The apologies came later. Both of us said the right things. "I’m sorry." "I didn’t mean to make you feel like that." "It’s just been stressful lately." "I love you." It should have felt better. It didn’t. The silence that followed wasn’t the comfortable kind anymore.
It was fragile. Like something might break if we moved too quickly. We FaceTimed. We laughed. But sometimes the laughter felt like it didn’t belong to either of us. Just echoes of who we used to be. Every once in a while, I caught her looking at me like she wanted to say something. And I wondered if I looked the same way back at her. We had resolved the fight, but not the feeling beneath it. That was the thing no apology could reach. The silence felt different now. It wasn’t the absence of sound. It was the presence of everything neither of us knew how to say. But the awkwardness didn’t stretch on for days, not even for one. It was only a few hours later that we both found our way back to each other. Like two people lost in a crowd suddenly spotting familiar eyes. Like we’d both stepped over something sharp, and now we were both holding the bandages. I never once thought about ending it with her. The thought never crossed my mind, not for a second. She was too much of a part of me. Even through the frustration, even with the doubts clawing at me, I never pictured a life without her in it. I didn’t need perfect. I just needed her. By that evening, we were back texting like we always used to, with those stupid little inside jokes only we understood. We FaceTimed, and the smiles were real this time, not stitched together from guilt or tiredness. I could see her eyes soften in that way they always did when she looked at me. I felt myself relax into it again. Maybe that’s love.

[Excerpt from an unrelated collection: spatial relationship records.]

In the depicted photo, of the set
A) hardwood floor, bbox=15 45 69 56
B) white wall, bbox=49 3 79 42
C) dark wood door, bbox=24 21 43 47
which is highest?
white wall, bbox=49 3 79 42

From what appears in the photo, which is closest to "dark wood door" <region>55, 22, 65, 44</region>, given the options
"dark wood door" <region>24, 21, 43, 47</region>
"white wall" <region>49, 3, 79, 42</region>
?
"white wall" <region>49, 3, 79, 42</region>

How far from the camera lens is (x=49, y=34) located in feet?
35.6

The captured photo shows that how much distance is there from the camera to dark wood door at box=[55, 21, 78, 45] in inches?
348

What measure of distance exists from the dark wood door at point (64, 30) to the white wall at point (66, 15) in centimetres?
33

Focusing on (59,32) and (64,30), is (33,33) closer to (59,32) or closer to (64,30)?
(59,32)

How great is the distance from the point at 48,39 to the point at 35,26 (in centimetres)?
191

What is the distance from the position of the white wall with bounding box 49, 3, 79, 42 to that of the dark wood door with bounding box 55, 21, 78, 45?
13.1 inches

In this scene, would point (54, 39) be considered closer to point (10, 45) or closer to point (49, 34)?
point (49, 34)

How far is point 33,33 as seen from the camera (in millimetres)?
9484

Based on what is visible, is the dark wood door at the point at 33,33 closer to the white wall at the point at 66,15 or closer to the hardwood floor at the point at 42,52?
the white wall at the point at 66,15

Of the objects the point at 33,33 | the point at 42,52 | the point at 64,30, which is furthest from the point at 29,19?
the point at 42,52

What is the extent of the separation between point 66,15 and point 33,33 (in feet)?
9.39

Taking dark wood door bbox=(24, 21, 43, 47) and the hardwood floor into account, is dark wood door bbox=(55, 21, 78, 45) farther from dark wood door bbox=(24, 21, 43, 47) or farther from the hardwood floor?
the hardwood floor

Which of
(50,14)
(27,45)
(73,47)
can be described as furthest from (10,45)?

It's not perfection, not constant reassurance, but returning. Always returning.
It wasn’t fixed. Not fully. There were still things we’d need to work through, still thoughts pressing against the backs of our minds, waiting for another quiet moment to rise up again. But in that moment, in that call, she was mine. And I was hers. And that was enough. Sometimes, silence isn’t absence. Sometimes, silence is waiting. And we were both still here. And the longer we stayed, the more I realized something about love that I hadn’t before, not just about love, but about us. Love isn’t just the moments when everything’s working perfectly, when replies are instant and smiles are easy. Love is also in the waiting. Love is in the irritation, in the uncomfortable silences that neither of you know how to fill yet, but stay anyway. Love is in saying, "I’m not going anywhere," even when you feel like you’re barely holding it together. And somehow, that made the whole thing beautiful again. Because she stayed. And I stayed. And staying, well, that’s everything.